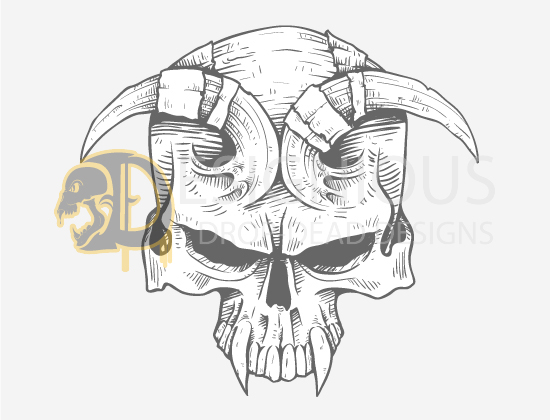 Skulls Vector Pack 23 products designious skulls vector pack 23 preview 7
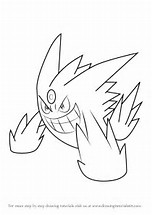 HD Wallpapers Pokemon Coloring Pages Mega Gengar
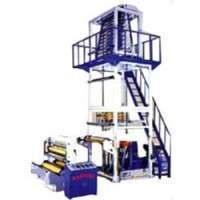 Automatic Tubing Plant Manufacturer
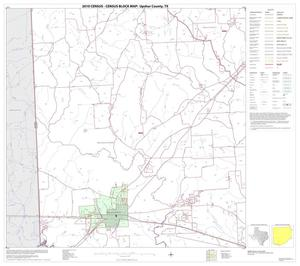 Primary view of object titled '2010 Census County Block Map: Upshur County, Block 9'.
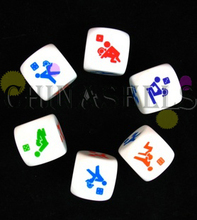 200pcs KTV bar game fun sexy couple dice toys adult game sexy erotic lovers dice creative gift party dice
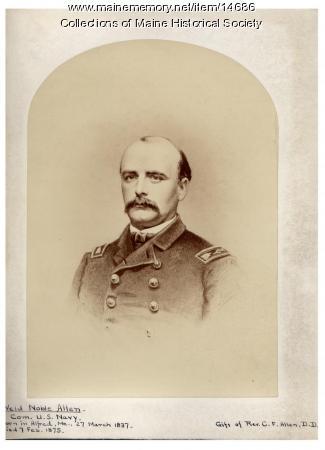 Weld Noble Allen, ca. 1860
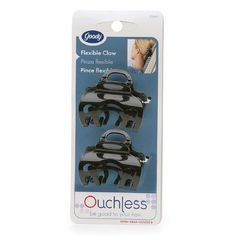 Goody Ouchless Flex Headrest Approved ComfortFlex Claw Clips 1 pair * Check out the image by visiting the link. #HairClips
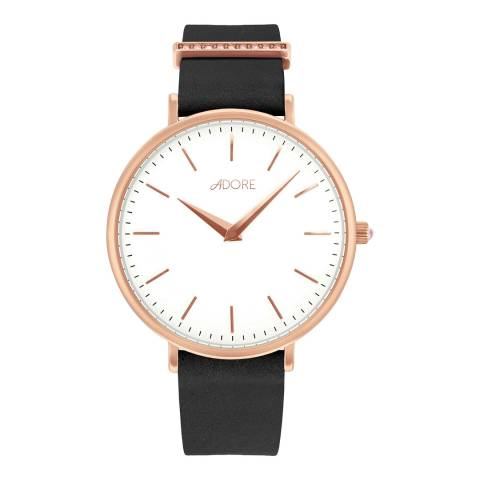 Adore by Swarovski® Black Rose Gold Elegance Leather Watch 33mm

|---|

# PROBLEM REQUIREMENTS
Skip the pictures and transcribe the rest of the records exactly.

# RESPONSE BOX
 Skulls Vector Pack 23 products designious skulls vector pack 23 preview 7
 HD Wallpapers Pokemon Coloring Pages Mega Gengar
 Automatic Tubing Plant Manufacturer
 Primary view of object titled '2010 Census County Block Map: Upshur County, Block 9'.
 200pcs KTV bar game fun sexy couple dice toys adult game sexy erotic lovers dice creative gift party dice
 Weld Noble Allen, ca. 1860
 Goody Ouchless Flex Headrest Approved ComfortFlex Claw Clips 1 pair * Check out the image by visiting the link. #HairClips
 Adore by Swarovski® Black Rose Gold Elegance Leather Watch 33mm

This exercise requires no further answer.